In a statement to Marketplace, AncestryDNA acknowledged that the size of the reference panel is key. The company said it is “always working to improve its science” and that its “new, larger reference panel will give customers more precise results.”
Why so different?
There are a variety of factors that can affect the accuracy of results from an ancestry company, Dr. Gravel says, but of particular importance is the size and quality of its reference panel. The larger and more representative it is, the more accurate the results, he says.
“If you have fewer people that you can compare to, then you make more shortcuts,” he said.
“You also run more of a risk of having missed diversity that you might not know existed in one particular region.”

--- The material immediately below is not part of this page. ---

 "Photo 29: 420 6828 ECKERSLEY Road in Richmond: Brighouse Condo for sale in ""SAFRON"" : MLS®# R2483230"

Another reason for discrepancies in the results from different companies is the arbitrary way each company defines the world’s regions, Gravel says.
“They kind of need to take a pencil more or less and say, ‘That’s a region.’ And different companies draw different circles.”
Watch: Do consumers expect DNA ancestry results to be 100% accurate?
Gravel also says the tests tend to be more accurate for people with European ancestry, as more people with that particular background have been tested.
He cautions people not to interpret their test results as definitive. He says a testing company can use DNA ancestry kits to trace a person’s ancestry to a particular continent with statistical accuracy, but anything more specific than that, like pinpointing a country or town, is less reliable.
Lack of oversight
The biggest DNA ancestry companies have tested millions of people. MyHeritage, for example, says it expects sales of well over $100 million this year.
Despite the popularity of ancestry testing, there is absolutely no government or professional oversight of the industry to ensure the validity of the results.
It’s a situation Gravel finds troubling.
“Usually in science we have a process like peer review and make the data accessible, and make the algorithms accessible, that’s how we ensure the high quality of the data,” he said.
“In this case, we don’t have access to that because the companies keep the data private.”
That’s why Gravel says consumers should take the results generated by these tests with a grain of salt. People need to understand these tests are not subject to the same standard as diagnostic medical testing. They are more like a “recreational scientific activity,” he said.
Similar to 23andMe, MyHeritage says its results are “ethnicity estimates.”
When spokesperson Rafi Mendelson was then asked why MyHeritage presents results with such certainty — video results sent to customers declare, “You are,” before listing a person’s ancestry — he said he believes the messaging is clear, that results are only estimates, and that North American consumers are especially clear on this.
Results subject to change
Whatever your ancestry results, don’t get too attached to them. They could change.
In September, AncestryDNA informed customers that it had updated their estimates with the following message:
“Your DNA doesn’t change, but we now have 13,000 additional reference samples and powerful, new science to give you better ethnicity results.”
The ancestry estimates used in this story are from Nov. 6, 2018, after the company updated the twins’ results.
The new estimates included previously undetected ancestral ties to Russia, Greece, the Balkans and Baltics.